Mobile crusher manufacturer Red Rhino has defied the recession and shown impressive growth. Andrea Lockerbie finds out more
Jason Purllant, Red Rhino’s sales and marketing director is chirpy. He has just been to see the manufacturer’s new factory, next door to its existing site, and has been speaking to the BBC about featuring as a case study of a business that has grown despite the recession.
The key to its success is its range of mobile crushers. These allow customers to process rubble and turn it into aggregate, avoiding the costs associated with disposal and purchasing new aggregate.
A recent high-profile client is tunneling, civil engineering and construction venture Bam, Ferrovial, Kier (BFK), which is working on London’s Crossrail project. It has lowered Red Rhino crushers into the tunnel and is using the machines to crush concrete in the tunnel and reuse it on the project.

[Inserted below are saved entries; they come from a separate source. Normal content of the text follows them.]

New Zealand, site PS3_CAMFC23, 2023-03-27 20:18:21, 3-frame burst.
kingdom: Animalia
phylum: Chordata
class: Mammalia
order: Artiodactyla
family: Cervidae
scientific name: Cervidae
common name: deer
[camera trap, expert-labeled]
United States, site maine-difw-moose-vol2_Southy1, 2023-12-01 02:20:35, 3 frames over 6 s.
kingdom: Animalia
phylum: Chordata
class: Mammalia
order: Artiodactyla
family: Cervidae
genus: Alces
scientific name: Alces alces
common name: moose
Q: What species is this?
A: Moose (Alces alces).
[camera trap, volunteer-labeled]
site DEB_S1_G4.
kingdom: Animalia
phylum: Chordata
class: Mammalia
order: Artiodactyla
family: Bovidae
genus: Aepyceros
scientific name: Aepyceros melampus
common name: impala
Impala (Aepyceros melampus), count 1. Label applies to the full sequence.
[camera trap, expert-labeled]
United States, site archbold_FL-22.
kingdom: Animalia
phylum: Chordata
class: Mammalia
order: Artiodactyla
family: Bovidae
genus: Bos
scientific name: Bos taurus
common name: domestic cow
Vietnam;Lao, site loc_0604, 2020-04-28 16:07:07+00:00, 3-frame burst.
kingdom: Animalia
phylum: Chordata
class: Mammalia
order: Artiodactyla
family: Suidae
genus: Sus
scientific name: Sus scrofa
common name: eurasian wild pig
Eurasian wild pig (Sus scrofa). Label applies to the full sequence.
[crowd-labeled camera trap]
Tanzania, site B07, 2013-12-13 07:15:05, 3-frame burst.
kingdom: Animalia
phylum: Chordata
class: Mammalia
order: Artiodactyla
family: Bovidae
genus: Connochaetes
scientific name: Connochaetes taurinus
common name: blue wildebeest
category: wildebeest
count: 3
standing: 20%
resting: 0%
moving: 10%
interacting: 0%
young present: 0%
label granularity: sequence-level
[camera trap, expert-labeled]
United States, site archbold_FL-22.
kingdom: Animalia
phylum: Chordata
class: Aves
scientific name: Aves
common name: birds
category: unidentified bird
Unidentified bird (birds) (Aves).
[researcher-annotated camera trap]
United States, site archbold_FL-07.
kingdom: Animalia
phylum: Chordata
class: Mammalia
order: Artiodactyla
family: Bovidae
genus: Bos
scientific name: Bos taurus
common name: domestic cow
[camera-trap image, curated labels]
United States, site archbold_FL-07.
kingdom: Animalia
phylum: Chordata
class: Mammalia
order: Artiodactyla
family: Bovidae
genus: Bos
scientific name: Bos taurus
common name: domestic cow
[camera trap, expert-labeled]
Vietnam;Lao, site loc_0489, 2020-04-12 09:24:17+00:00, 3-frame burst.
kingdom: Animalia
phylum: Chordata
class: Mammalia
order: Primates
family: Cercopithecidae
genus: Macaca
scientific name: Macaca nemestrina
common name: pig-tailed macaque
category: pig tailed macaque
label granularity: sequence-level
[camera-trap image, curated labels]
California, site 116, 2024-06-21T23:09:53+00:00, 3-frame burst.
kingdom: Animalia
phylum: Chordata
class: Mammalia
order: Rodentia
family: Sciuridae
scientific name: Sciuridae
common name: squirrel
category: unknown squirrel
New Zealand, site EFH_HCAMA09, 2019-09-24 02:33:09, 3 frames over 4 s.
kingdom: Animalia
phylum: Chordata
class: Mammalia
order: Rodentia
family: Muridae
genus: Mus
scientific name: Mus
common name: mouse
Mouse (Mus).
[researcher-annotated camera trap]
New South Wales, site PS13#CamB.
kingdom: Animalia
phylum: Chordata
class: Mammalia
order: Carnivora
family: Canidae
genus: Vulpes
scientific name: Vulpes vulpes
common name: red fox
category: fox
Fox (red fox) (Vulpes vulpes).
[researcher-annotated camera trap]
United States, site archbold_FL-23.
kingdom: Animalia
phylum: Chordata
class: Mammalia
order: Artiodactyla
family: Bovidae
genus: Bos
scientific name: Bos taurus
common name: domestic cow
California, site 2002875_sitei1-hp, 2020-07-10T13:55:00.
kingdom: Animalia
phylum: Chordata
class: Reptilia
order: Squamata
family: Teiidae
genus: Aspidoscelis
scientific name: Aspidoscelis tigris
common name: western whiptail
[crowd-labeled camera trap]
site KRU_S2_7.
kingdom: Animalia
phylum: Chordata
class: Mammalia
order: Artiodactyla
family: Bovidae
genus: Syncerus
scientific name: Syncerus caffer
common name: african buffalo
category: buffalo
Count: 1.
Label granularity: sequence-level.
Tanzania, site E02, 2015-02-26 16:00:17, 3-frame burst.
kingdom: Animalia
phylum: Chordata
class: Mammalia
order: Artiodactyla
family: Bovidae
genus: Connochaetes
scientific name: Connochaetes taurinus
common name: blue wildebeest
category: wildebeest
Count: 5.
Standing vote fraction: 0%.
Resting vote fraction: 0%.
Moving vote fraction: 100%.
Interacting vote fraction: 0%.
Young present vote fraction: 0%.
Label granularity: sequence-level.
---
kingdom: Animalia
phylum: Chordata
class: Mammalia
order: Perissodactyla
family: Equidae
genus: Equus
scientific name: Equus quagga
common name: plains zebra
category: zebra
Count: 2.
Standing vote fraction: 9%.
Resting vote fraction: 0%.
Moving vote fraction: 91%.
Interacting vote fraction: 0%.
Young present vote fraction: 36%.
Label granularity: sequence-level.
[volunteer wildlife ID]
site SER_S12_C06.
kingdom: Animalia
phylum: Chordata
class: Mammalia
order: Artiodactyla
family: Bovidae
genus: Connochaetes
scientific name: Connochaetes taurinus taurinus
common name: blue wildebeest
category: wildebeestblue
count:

Purllant explains that the mobile crushers have application in a range of areas, from waste transfer stations to construction projects.
Niche uses have included crushing contraband ivory, to ensure it does not go back on to the open market. The company also sold 24 machines to Haiti in 2010 to help with the earthquake aftermath.
The numbers that grab attention include Red Rhino’s year-on-year growth of 40% from 2012/13 to 2013/14. Purllant says the business had no down period during the recession.
He attributes this to the market becoming “more aware and more mature” and educated about cost-saving alternatives to traditional disposal, with the landfill tax also “driving great behavioural change”.
When Purllant joined the company in 2010, it was turning over about £250,000. By year end this time, he says it has invoiced out upwards of £2.3m. “I want this figure to be £3.5m next year,” he adds. A £1m investment in the new premises will help achieve this goal.
“When I first joined, the proportion we exported was 70% and that sold to the UK was 30%,” he says. Now, the numbers have reversed, so that around 70% of its business is from the UK. That said, Red Rhino has sold machines around the world, including to the US, Canada, Israel and Australia.
Its two biggest challenges are communicating its product offer and convincing people that the machines will do what they claim to do. Everything is manufactured in Grantham, Lincolnshire, allowing clients to visit and see their crushers being made.
To drive growth the company will focus on three core areas: waste management/transfer stations, demolition and plant hire. As Purllant explains, legislation has changed behaviour: “There will come a time when no aggregate waste goes to landfill.”
Cost as well as legislation is influencing purchasing decisions, with a typical payback period for machines of six to 12 months. But the real key to its success are the simplicity of the machines, their strong residual value and the fact that parts are replaceable.
Ahead of its time?
Red Rhino was formed in 1999 but has had something of a chequered history. Purllant describes it as “having been launched by ideas people ahead of their time”. It went under in 2008 and was bought by Wingfield Engineering, its current owner, in 2009.